> **Records to process**
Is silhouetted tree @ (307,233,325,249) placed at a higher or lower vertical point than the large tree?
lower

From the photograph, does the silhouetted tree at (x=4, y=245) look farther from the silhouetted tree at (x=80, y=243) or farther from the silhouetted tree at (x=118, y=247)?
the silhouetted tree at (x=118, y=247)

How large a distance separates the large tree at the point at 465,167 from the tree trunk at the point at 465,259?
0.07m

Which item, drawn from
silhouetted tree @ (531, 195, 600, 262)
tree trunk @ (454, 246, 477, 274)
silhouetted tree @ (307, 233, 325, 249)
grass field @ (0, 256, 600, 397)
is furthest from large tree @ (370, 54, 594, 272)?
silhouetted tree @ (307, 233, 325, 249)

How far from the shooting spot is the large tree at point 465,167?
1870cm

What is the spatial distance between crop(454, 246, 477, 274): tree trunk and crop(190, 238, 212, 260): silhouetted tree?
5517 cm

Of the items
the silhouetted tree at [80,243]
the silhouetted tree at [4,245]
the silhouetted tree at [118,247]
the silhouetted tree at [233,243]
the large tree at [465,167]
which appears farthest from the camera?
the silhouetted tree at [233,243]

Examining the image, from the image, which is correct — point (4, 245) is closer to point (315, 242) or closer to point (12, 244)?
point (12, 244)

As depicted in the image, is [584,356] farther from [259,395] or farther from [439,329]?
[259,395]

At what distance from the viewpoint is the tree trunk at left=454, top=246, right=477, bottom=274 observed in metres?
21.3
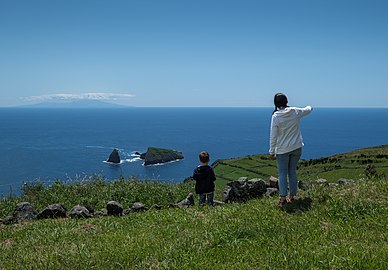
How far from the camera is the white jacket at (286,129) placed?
9125 mm

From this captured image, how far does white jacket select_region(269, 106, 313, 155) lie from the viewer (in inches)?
359

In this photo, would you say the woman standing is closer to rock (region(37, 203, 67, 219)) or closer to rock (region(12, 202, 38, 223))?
rock (region(37, 203, 67, 219))

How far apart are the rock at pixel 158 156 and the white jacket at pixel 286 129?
368 feet

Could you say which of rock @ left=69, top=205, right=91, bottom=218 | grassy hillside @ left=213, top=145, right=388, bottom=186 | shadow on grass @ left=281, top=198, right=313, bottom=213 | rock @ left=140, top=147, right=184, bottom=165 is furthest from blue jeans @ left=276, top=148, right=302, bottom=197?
rock @ left=140, top=147, right=184, bottom=165

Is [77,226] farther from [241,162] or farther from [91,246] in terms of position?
[241,162]

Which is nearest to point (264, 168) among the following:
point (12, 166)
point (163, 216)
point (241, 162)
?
point (241, 162)

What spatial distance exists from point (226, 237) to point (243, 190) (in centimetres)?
504

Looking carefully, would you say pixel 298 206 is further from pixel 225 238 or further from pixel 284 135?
pixel 225 238

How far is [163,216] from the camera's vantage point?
9.45m

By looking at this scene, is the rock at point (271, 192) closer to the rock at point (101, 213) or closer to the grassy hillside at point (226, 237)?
the grassy hillside at point (226, 237)

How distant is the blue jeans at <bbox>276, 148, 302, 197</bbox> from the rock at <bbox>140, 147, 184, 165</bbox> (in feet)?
367

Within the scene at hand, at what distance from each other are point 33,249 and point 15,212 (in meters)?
3.95

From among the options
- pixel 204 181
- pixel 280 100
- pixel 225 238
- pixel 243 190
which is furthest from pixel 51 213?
pixel 280 100

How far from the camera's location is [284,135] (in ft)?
30.4
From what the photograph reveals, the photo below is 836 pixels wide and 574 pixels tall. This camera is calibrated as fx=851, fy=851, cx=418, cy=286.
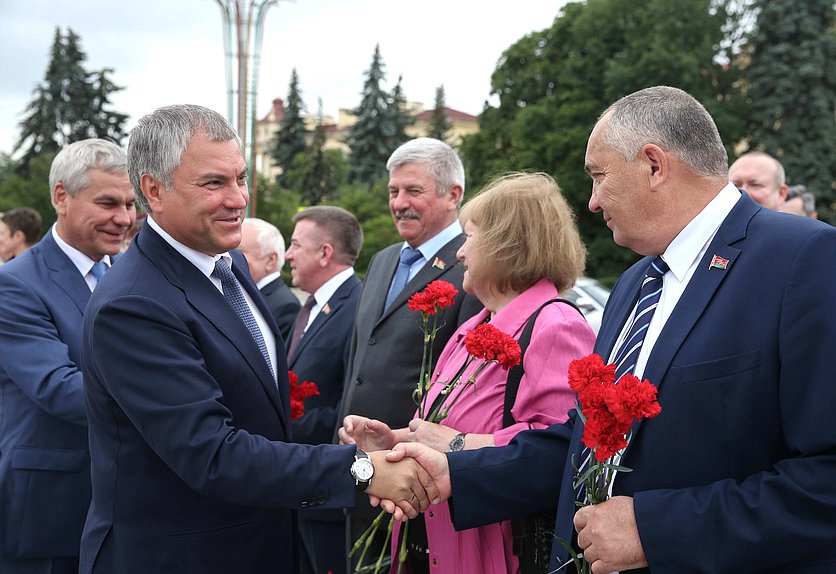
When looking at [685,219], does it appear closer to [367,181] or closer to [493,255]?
[493,255]

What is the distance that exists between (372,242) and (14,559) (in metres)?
30.2

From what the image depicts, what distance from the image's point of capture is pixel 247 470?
2.82 meters

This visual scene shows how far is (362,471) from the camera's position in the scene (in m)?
3.05

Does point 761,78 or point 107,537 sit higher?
point 761,78

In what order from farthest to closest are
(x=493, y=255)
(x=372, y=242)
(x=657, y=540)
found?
1. (x=372, y=242)
2. (x=493, y=255)
3. (x=657, y=540)

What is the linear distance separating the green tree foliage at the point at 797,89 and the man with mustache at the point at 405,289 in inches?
1115

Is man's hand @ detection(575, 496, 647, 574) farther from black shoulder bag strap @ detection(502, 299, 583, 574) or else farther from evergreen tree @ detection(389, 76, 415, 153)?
evergreen tree @ detection(389, 76, 415, 153)

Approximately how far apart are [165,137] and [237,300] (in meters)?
0.68

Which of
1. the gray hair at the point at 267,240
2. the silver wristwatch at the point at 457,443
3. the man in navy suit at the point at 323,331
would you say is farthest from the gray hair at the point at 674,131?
the gray hair at the point at 267,240

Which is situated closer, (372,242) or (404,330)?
(404,330)

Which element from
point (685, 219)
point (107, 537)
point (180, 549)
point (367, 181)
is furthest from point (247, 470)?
point (367, 181)

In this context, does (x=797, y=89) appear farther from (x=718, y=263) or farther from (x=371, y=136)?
(x=718, y=263)

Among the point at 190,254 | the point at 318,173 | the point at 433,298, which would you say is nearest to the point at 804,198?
the point at 433,298

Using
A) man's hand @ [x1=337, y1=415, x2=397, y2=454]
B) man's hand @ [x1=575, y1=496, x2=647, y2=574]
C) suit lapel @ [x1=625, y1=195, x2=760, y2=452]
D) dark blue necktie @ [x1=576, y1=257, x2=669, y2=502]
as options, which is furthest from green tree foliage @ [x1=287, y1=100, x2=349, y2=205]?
man's hand @ [x1=575, y1=496, x2=647, y2=574]
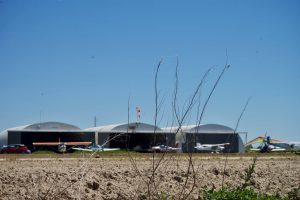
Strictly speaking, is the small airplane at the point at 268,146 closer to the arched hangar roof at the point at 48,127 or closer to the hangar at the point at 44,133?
the hangar at the point at 44,133

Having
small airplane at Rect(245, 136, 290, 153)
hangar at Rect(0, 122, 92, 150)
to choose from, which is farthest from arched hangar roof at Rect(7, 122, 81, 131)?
small airplane at Rect(245, 136, 290, 153)

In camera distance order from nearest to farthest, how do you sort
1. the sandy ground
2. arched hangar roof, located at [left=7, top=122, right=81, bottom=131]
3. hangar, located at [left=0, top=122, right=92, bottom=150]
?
1. the sandy ground
2. arched hangar roof, located at [left=7, top=122, right=81, bottom=131]
3. hangar, located at [left=0, top=122, right=92, bottom=150]

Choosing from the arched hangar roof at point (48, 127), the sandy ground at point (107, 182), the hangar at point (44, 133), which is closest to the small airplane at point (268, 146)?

> **What this task involves**
Starting at the line that contains "Strictly speaking, is" and running through the end of the listing, write those lines out again with "sort" switched to "arrange" and nothing else changed.

> **Result of the exercise**
Strictly speaking, is the small airplane at the point at 268,146 closer to the arched hangar roof at the point at 48,127 or closer to the hangar at the point at 44,133?
the hangar at the point at 44,133

Having
small airplane at Rect(245, 136, 290, 153)
hangar at Rect(0, 122, 92, 150)
to choose from, which is farthest from arched hangar roof at Rect(7, 122, 81, 131)?
small airplane at Rect(245, 136, 290, 153)

In camera distance order from nearest to farthest, how do you arrange
1. the sandy ground
2. arched hangar roof, located at [left=7, top=122, right=81, bottom=131]
3. hangar, located at [left=0, top=122, right=92, bottom=150]
?
1. the sandy ground
2. arched hangar roof, located at [left=7, top=122, right=81, bottom=131]
3. hangar, located at [left=0, top=122, right=92, bottom=150]

Choosing from the arched hangar roof at point (48, 127), the sandy ground at point (107, 182), the hangar at point (44, 133), which is closest to the small airplane at point (268, 146)?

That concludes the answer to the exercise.